§ **WORK ITEM**
For this exercise, reproduce the entries below exactly, but only from the line containing "genus: Muntiacus" through the line containing "family: Bovidae", both included.

--- START ---

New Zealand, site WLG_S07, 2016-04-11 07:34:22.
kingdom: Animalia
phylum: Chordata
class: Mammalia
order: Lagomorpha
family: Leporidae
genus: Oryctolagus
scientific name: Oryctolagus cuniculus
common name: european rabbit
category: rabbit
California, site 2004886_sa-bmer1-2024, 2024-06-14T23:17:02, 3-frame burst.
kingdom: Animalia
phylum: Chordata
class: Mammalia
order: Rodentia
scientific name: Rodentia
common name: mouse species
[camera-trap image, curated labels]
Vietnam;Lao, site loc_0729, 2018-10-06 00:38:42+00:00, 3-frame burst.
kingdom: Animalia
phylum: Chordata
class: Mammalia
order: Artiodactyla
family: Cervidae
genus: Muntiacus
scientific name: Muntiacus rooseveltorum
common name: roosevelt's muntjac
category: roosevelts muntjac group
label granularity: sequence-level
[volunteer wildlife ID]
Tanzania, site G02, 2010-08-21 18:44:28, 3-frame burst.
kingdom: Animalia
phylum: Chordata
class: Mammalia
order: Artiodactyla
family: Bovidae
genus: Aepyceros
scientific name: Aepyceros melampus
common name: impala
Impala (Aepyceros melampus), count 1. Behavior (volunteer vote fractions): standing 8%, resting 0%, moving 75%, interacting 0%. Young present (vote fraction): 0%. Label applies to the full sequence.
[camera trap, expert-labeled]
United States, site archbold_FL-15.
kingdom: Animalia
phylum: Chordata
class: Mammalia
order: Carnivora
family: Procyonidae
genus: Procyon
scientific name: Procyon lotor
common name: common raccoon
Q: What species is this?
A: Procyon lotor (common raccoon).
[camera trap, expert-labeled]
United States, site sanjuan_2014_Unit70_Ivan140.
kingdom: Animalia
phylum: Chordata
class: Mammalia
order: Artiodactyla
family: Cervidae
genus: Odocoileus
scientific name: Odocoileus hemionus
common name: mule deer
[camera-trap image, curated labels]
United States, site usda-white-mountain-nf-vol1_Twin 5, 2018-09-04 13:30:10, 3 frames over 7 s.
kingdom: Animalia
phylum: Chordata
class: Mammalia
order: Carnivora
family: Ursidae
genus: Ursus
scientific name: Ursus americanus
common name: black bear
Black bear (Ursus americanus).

--- END ---

§ **EXERCISE RESULT**
genus: Muntiacus
scientific name: Muntiacus rooseveltorum
common name: roosevelt's muntjac
category: roosevelts muntjac group
label granularity: sequence-level
[volunteer wildlife ID]
Tanzania, site G02, 2010-08-21 18:44:28, 3-frame burst.
kingdom: Animalia
phylum: Chordata
class: Mammalia
order: Artiodactyla
family: Bovidae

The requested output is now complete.